Non solo, a spingere verso un conflitto civile la trovata statunitense che vuole unire i Peshmerga: sta addestrando 28 brigate e vuole insediarle nella zona del Kurdistan dove abitano quelli del PDK e dell’UDK, Barzani e Talabani, che non li vogliono e non li vogliono nemmeno le minoranze sunnite e turkomanne. Le proteste ci sono già a Erbil e sulla strada Erbil – Kirkuk. Proteste che possono sfociare in un conflitto da un momento all’altro. Nel frattempo il partito democratico del Kurdistan e l’Unione democratica del Kurdistan stanno litigando proprio sulla questione Peshmerga.

Sempre in Kurdistan è in atto anche lo alloggiamento delle armi e dei partiti curdi-iraniani. L’accordo Iran-Iraq prevede il disarmo e il riallocamento di questi personaggi in altre aree non ben definite, ma comunque in Iraq.

Non poteva mancare la questione delle milizie sciite filo iraniane che al momento stanno litigando con quelle sciite irachene. I litigi avvengono non per motivi settari ma per motivi economici. Non essendoci più un controllo territoriale in Iraq c’è un controllo per bande dove gli unici a potersi muovere tra queste milizie sono i clan tribali. Le milizie chiedo il pizzo, occupano spazi, terreni case di persone scappate dalla guerra oppure semplicemente prendono quello che vogliono perché spesso non vengono pagati e così lo stipendio lo creano. Il traffico più in voga è quello del Captagon tra Siria e resto del Medio Oriente. Un miliardo di pillole sequestrate, pari a sei campi da football coperti di droga figuriamoci quella veduta. A seguire il traffico di petrolio rubato agli oleodotti, attraverso dei buchi, il traffico di organi ed esseri umani prelevati dai campi di sfollati.

Della questione sanitaria non ne parliamo: colpa a Sulaymaniyya. Casi di Cancro Fallujah e Diyala – aree sotto i bombardamenti di proiettili all’uranio impoverito – e ancora ospedali di Ninive senza farmaci per malattie croniche e cancro.

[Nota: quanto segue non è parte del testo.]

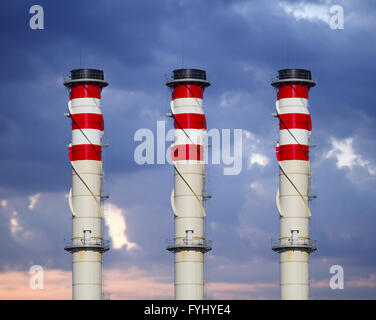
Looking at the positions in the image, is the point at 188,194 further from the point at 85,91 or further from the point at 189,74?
the point at 85,91

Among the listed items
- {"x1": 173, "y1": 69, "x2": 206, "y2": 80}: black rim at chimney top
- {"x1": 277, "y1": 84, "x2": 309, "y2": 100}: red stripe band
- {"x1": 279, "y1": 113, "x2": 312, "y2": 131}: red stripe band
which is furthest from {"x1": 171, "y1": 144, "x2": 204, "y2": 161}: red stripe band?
{"x1": 277, "y1": 84, "x2": 309, "y2": 100}: red stripe band

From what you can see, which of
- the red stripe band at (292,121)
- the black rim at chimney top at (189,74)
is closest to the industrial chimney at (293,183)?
the red stripe band at (292,121)

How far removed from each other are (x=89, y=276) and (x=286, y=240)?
64.2 feet

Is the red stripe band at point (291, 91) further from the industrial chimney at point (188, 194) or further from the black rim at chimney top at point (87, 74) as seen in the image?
the black rim at chimney top at point (87, 74)

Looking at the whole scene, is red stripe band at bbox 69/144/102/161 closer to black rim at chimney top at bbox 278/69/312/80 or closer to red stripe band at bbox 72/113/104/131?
red stripe band at bbox 72/113/104/131

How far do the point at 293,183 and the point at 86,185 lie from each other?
2028 centimetres

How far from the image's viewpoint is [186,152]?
164 metres

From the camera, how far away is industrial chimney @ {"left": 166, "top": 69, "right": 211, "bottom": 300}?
6452 inches

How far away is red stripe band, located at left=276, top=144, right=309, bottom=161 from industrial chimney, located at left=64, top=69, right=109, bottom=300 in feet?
58.3

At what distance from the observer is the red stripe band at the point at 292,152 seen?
166 m

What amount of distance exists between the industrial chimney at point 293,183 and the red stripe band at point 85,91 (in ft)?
57.3
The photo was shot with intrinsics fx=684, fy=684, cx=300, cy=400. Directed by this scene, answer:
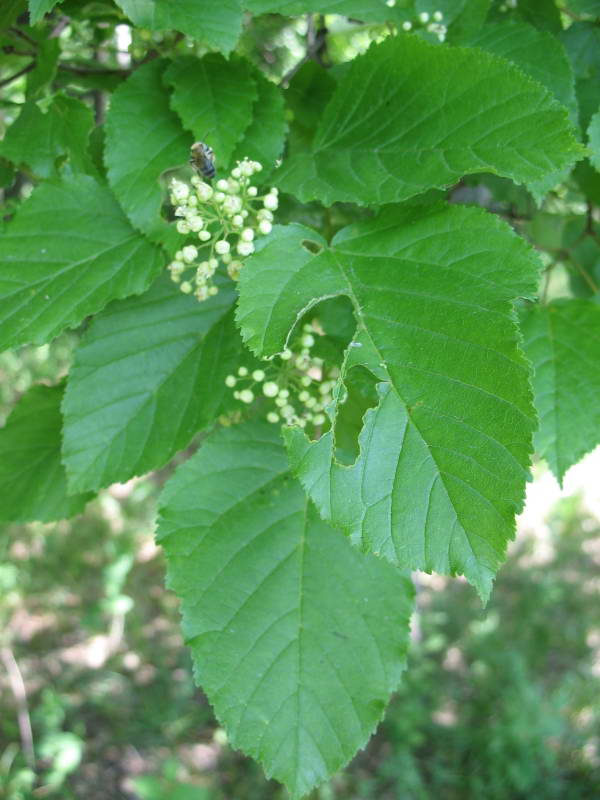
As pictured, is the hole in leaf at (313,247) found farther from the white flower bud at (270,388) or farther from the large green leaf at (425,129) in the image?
the white flower bud at (270,388)

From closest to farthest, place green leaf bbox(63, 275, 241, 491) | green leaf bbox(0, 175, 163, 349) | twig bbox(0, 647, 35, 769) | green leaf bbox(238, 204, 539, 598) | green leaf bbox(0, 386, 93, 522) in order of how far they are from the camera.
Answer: green leaf bbox(238, 204, 539, 598) < green leaf bbox(0, 175, 163, 349) < green leaf bbox(63, 275, 241, 491) < green leaf bbox(0, 386, 93, 522) < twig bbox(0, 647, 35, 769)

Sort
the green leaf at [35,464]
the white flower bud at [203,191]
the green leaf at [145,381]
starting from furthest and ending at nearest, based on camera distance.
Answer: the green leaf at [35,464] → the green leaf at [145,381] → the white flower bud at [203,191]

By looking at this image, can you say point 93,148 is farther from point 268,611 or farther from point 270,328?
point 268,611

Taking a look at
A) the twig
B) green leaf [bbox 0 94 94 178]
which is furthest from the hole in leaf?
the twig

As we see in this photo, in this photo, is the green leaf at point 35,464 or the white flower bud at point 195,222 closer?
the white flower bud at point 195,222

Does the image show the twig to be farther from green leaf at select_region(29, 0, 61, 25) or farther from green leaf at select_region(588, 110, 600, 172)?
green leaf at select_region(588, 110, 600, 172)

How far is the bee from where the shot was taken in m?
1.07

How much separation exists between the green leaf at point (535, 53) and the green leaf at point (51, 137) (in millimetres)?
763

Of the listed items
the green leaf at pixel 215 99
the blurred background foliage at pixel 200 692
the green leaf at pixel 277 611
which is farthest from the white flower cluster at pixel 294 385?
the blurred background foliage at pixel 200 692

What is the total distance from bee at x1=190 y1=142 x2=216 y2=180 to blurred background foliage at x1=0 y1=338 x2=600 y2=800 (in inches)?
105

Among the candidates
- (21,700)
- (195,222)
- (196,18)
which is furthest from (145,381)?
(21,700)

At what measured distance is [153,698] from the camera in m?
4.12

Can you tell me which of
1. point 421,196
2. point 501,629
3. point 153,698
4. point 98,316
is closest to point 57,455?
point 98,316

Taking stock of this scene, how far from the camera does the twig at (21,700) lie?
3.64 metres
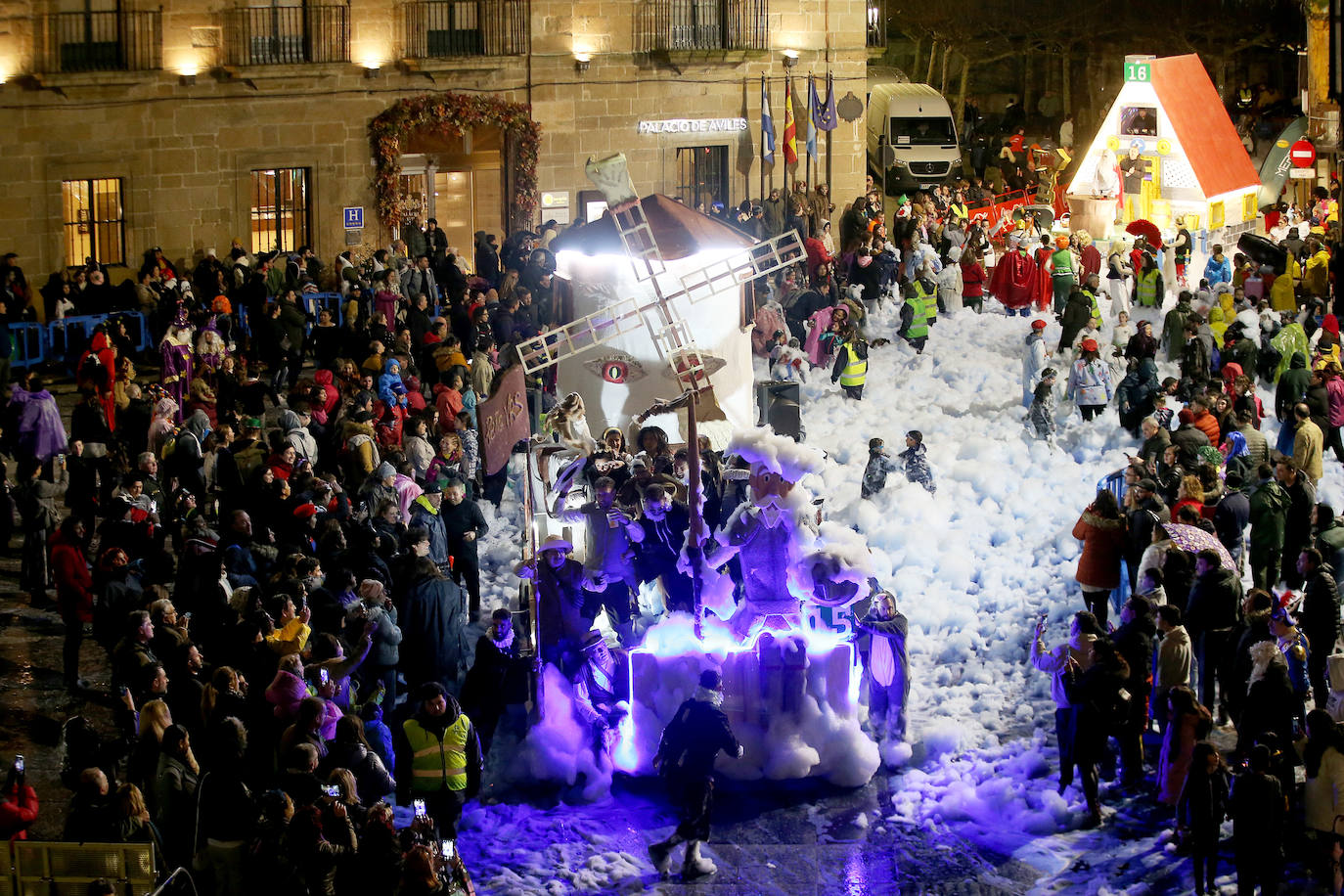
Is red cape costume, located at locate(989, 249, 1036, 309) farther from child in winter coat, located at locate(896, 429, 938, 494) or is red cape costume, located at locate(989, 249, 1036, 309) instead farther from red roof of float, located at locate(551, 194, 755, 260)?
child in winter coat, located at locate(896, 429, 938, 494)

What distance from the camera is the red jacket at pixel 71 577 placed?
14.1 meters

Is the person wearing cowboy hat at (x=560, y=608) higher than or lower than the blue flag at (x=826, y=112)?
lower

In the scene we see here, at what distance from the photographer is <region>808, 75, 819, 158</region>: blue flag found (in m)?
31.8

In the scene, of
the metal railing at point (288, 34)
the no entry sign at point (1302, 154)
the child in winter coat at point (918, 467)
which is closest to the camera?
the child in winter coat at point (918, 467)

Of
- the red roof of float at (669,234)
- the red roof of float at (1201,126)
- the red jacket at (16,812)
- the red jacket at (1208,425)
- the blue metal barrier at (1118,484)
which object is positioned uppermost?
the red roof of float at (1201,126)

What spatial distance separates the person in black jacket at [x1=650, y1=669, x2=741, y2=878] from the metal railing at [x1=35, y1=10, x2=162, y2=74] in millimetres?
23411

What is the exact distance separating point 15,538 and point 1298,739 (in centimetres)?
1240

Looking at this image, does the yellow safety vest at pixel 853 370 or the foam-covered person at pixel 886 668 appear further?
the yellow safety vest at pixel 853 370

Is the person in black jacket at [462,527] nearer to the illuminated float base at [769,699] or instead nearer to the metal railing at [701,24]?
the illuminated float base at [769,699]

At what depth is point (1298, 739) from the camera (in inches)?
448

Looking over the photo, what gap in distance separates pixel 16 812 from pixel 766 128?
23560mm

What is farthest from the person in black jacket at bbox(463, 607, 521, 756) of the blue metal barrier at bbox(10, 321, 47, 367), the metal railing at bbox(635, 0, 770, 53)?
the metal railing at bbox(635, 0, 770, 53)

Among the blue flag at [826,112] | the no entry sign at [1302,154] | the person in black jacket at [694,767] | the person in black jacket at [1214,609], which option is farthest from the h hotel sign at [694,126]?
the person in black jacket at [694,767]

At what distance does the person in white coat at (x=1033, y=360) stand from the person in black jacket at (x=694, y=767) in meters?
10.1
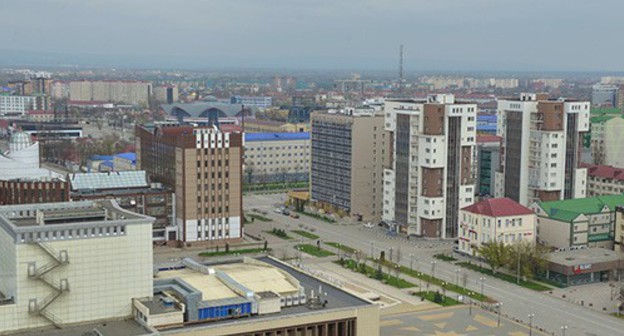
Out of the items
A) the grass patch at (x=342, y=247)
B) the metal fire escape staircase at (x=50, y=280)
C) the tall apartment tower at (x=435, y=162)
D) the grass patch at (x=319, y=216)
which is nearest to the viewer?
the metal fire escape staircase at (x=50, y=280)

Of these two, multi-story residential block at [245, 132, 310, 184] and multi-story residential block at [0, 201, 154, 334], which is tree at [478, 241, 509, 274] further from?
multi-story residential block at [245, 132, 310, 184]

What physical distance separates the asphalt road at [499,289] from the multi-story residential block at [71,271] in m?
17.0

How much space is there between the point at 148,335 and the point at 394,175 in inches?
1236

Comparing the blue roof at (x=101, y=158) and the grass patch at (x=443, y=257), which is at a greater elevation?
the blue roof at (x=101, y=158)

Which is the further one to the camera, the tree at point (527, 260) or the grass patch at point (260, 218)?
the grass patch at point (260, 218)

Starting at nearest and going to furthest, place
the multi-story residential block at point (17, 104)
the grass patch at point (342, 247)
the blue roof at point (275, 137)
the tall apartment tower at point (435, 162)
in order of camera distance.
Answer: the grass patch at point (342, 247) < the tall apartment tower at point (435, 162) < the blue roof at point (275, 137) < the multi-story residential block at point (17, 104)

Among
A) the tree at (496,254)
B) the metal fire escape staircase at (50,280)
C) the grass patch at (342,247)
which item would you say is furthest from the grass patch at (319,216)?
the metal fire escape staircase at (50,280)

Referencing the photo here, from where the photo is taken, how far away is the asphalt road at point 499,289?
108ft

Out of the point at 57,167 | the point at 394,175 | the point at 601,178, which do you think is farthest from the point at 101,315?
the point at 57,167

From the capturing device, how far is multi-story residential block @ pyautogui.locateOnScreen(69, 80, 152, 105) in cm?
15876

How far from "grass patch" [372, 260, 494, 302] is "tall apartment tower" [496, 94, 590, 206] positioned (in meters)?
13.9

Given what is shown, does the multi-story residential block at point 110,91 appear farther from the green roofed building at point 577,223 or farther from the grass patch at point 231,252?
the green roofed building at point 577,223

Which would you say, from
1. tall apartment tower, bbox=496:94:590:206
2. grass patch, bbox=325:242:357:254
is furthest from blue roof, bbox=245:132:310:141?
grass patch, bbox=325:242:357:254

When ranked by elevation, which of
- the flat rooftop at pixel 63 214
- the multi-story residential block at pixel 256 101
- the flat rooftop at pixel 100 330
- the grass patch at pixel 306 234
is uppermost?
the multi-story residential block at pixel 256 101
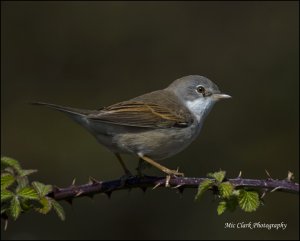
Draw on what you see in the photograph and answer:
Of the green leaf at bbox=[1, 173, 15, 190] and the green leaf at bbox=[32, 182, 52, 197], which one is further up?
the green leaf at bbox=[1, 173, 15, 190]

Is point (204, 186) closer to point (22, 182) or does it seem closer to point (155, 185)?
point (155, 185)

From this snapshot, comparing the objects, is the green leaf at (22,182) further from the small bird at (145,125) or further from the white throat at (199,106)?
the white throat at (199,106)

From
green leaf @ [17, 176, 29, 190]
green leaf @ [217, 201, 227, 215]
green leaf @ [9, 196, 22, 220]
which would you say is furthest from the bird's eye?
green leaf @ [9, 196, 22, 220]

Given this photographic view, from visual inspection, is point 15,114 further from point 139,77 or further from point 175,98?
point 175,98

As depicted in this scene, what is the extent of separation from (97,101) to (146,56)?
1.23 meters

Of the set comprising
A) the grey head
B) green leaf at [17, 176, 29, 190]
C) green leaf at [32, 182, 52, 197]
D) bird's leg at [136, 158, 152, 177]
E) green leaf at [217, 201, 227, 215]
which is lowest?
green leaf at [217, 201, 227, 215]

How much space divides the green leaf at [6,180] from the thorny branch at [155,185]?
32 centimetres

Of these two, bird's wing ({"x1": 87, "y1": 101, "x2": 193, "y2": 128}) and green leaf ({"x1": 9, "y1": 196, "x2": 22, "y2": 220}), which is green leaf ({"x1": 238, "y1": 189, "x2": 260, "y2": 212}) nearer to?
green leaf ({"x1": 9, "y1": 196, "x2": 22, "y2": 220})

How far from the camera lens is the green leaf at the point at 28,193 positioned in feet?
10.5

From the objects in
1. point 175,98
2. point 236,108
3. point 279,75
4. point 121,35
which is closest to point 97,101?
point 121,35

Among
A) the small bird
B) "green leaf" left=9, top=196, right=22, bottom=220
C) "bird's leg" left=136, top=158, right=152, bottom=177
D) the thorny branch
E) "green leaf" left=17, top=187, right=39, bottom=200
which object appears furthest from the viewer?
the small bird

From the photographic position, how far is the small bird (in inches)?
186

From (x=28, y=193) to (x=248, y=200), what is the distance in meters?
1.16

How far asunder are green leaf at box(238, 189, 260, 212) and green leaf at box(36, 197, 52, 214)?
3.35 feet
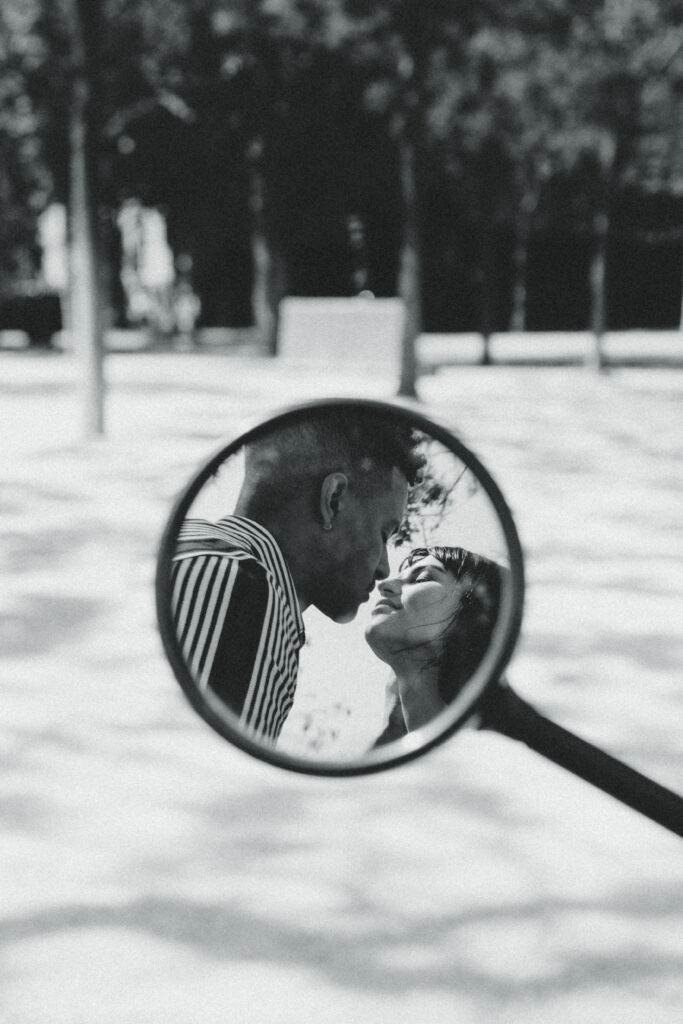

La Turchia merita un capitolo a parte: non vuole pagare la multa comminata dal tribunale internazionale sulla questione del petrolio per questo ha chiuso con varie scuse il porto Ceyhan mettendo in ginocchio non solo l’import export di prodotti petroliferi iracheni, ma mondiale, ha chiesto inoltre all’Iraq di sterminare tutti gli uomini del Pkk, ha chiuso i rubinetti dell’acqua sia sull’Eufrate, tramite la Siria, sia sul Tigri, l’Iraq, la Mesopotamia storica, sta diventando per un terzo desertificato.